- [Excerpted text]:
--- begin ---
Moments after “The Beast in Me” introduces Nile Jarvis, the real estate scion played by Matthew Rhys, viewers are left with few questions as to whether he murdered his wife.

If you haven’t yet watched the limited series, you may be under the impression that this is a spoiler. Rest assured that it isn’t. Rhys goes out of his way to ensure that his character isn’t the least bit charming. His gaze is colder than a shark’s; his words are spiked with rows of piercing teeth. Nile’s first interaction with his new next-door neighbor, Aggie Wiggs (Claire Danes), reeks of odious self-importance: She comes to his door, angry at having her fury-weighted solitude interrupted by his guard dogs running loose on her property and his estate’s alarm system shattering the neighborhood’s midnight peace.

Greeting Aggie is Nile’s gracious, accommodating second wife, Nina (Brittany Snow), who radiates sweetness as she apologizes and admits that they’re huge fans of Aggie’s work. Then Nile emerges on the upstairs balcony, popping out not to say hello, but to demand why Aggie hasn’t acquiesced to his “offer” to add a paved trail to the communally shared woods behind their homes. He then demands that she report to his home office, where, moments after she steps into the room, he tersely says, “Sit,” as if issuing a command to another canine. Almost as an afterthought, he adds, “Please.”

(Netflix) Brittany Snow as Nina in “The Beast in Me”

What follows is less of a neighborly conversation than Nile prodding a potential victim for exploitable weaknesses. Aggie is a Pulitzer Prize–winning author and profiler of modern icons who hasn’t published much since her bestselling memoir came out in 2018. Nile wonders whether the delay has something to do with her young son’s death four years ago, and not politely. As Aggie explodes at this overreach, you can almost hear Nile’s inner voice exuberantly hiss, “Bingo.”

Of course he killed his wife.

Even as we suspect that, we also accept that Nile’s loathsomeness fails to negate his continued influence in this drama’s version of New York. Decades of lionizing men like Nile Jarvis have made his detestable personality not just easy to spot, but queasily appealing.
--- end ---
Rewrite the stretch of the review above from "(Netflix) Brittany Snow" through "killed his wife.", renaming "memoir" to "autobiography".

- [Information given]:
--- begin ---
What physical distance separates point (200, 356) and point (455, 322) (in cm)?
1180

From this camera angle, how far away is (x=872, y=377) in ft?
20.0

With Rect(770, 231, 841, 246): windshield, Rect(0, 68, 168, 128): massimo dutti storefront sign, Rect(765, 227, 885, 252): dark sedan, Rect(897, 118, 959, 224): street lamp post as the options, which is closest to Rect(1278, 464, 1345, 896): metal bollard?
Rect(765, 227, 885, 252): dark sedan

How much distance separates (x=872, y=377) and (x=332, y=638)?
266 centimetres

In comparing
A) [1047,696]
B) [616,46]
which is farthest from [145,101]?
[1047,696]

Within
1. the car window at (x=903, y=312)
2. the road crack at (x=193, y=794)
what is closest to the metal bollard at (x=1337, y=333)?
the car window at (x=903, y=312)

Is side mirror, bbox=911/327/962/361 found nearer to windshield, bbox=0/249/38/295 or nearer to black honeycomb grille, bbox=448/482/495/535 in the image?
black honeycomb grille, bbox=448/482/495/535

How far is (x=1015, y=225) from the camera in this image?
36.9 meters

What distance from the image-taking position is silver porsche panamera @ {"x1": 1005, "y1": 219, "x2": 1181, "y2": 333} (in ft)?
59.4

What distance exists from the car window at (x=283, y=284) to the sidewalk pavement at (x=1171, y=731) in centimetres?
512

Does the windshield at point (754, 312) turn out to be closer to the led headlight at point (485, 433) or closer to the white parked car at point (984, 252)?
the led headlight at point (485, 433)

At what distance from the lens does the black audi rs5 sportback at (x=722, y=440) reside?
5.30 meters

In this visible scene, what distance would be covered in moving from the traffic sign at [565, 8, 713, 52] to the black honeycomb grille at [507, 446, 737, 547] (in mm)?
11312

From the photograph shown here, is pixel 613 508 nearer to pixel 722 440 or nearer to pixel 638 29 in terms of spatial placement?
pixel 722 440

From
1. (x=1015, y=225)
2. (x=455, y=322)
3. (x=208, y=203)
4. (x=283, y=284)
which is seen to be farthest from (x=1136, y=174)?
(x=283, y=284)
--- end ---
- [Correct output]:
(Netflix) Brittany Snow as Nina in “The Beast in Me”

What follows is less of a neighborly conversation than Nile prodding a potential victim for exploitable weaknesses. Aggie is a Pulitzer Prize–winning author and profiler of modern icons who hasn’t published much since her bestselling autobiography came out in 2018. Nile wonders whether the delay has something to do with her young son’s death four years ago, and not politely. As Aggie explodes at this overreach, you can almost hear Nile’s inner voice exuberantly hiss, “Bingo.”

Of course he killed his wife.